Oakland is unlike anywhere else in the country. Here’s the lowdown on what you need to know before you go.
1. Art Deco theaters and more
Oakland is not San Francisco. It has its own architecture, and this cityscape includes some amazing holdovers from the economic boom the city experienced in the 1920s. In downtown Oakland, the recently refurbished Fox Theater hosts concerts, giving big and small acts a stage in Oakland. The Paramount not only screens films, but also hosts classical concerts and dance performances. Make the time to take a tour of the 1931 building, situated right downtown and close to many Oakland hotels.
2. Black Panthers
The Black Panther Party for Self-Defense was founded in Oakland in 1966 by Huey Newton and Bobby Seale. Through community organizing, they fought for working-class unity across the spectrum of color and gender and were instrumental in civil-rights breakthroughs of the twentieth century as well as the radical tradition that lives on in Oakland today.
Oakland is ranked as the nation’s most diverse city under 400,000 people. With a population that, according to the 2010 Bay Area census, is 27 percent black, 25 percent Latino, 26 percent white and 17 percent Asian, and with residents from all over the world, you can hear many languages and experience many cultures from downtown to International Boulevard.
The East Bay is renowned for its natural splendor. Within minutes you can be in remarkable parks; many recreation areas are even accessible by mass transit. Tilden Regional Park, Joaquin Miller Park and Sibley Volcanic Regional Preserve are amazing places to while away an afternoon.

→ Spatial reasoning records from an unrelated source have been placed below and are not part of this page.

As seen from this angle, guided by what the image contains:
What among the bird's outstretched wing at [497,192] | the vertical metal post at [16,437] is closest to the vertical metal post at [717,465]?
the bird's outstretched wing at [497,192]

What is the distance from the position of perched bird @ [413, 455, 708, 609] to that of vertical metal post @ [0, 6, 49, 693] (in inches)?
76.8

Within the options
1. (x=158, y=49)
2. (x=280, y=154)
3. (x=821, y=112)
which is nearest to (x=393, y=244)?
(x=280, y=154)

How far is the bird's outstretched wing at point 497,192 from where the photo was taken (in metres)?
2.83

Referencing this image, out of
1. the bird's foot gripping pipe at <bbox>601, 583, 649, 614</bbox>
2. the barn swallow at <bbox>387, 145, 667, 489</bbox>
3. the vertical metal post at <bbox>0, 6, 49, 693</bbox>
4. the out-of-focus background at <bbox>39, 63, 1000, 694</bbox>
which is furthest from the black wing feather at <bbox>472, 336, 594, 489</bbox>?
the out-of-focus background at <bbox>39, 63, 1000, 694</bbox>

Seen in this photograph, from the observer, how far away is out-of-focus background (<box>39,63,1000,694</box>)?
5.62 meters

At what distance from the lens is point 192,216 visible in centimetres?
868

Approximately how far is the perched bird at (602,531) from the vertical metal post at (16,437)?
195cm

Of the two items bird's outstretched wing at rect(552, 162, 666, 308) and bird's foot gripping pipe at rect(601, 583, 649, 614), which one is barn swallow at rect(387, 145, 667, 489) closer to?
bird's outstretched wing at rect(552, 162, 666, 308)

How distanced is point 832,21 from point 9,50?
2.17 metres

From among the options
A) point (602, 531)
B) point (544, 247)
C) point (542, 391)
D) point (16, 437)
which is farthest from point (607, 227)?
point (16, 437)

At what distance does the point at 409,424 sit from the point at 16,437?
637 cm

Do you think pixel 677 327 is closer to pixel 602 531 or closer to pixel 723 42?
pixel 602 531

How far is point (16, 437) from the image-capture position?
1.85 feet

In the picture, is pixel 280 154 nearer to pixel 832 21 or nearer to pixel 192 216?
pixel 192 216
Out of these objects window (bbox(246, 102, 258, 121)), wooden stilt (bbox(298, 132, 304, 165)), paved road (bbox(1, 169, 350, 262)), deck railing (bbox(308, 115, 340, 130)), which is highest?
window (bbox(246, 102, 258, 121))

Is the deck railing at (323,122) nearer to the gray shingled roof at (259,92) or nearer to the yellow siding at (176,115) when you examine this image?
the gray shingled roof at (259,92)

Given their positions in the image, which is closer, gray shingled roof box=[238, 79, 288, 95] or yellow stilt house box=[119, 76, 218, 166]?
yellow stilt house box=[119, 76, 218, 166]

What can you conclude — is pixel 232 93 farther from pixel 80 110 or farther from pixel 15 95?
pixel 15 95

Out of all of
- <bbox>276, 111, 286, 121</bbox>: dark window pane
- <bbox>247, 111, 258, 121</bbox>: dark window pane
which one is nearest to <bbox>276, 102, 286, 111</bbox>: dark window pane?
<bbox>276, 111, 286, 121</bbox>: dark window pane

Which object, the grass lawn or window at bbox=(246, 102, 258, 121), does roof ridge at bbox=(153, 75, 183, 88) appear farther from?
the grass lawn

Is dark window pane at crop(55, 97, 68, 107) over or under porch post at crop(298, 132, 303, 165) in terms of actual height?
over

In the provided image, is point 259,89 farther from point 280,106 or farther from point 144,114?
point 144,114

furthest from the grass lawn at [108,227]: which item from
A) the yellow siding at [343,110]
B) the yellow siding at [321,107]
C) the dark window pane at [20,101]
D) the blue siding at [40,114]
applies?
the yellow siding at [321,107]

Raider Nation has its home base at the Oakland Coliseum, which it shares with the Oakland A’s. Other things shared by both local football and baseball fans include fierce loyalty, high volumes and excellent accessories.
6. Casual walks around the lake
No trip to California is complete without spending some time outdoors, and Lake Merritt is the perfect place to do just that. Whether you’re having a picnic by the pergola, leisurely strolling the three-mile loop around the ecosystem at the heart of Oakland, or just passing by on your way to the Saturday farmers market, the lake is not to be missed.
Oakland has more artists per capita than any other city. Cheap rents have been favorable to artists, and an adventurous scene sustains culture workers that might not be able to get support elsewhere. While the city is home to the famous First Friday Art Murmur, its galleries also thrive during the rest of the month. One to note is Creative Growth, which supports adults with disabilities in a professional studio and gallery environment and has brilliant shows.
“I hella love Oakland,” is a thing you will hear people say. “Hella,” meaning “a lot,” originated in the East Bay Area when “hell of” just wasn’t, well, strong enough. You might also hear “hella cool,” “hella tight,” or “hella dope.”
9. International: The Oakland Airport
Oakland International Airport is located just 45 minutes by train from downtown Oakland. International and domestic flights are available to and from Oakland on a wide variety of carriers.
10. Jack London Square
Live a little history at Heinold’s First and Last Chance saloon, frequented by London himself, and make your own story with a visit to Blue Bottle Coffee on Webster or the Sunday farmers market. This is also where you catch the ferry to San Francisco — a spectacular commuter secret. Many Oakland hotels are also located in the vicinity.
Oakland has a unique identity that makes it unforgettable. Pack your walking shoes and your dancing shoes — you’re in for a wild ride!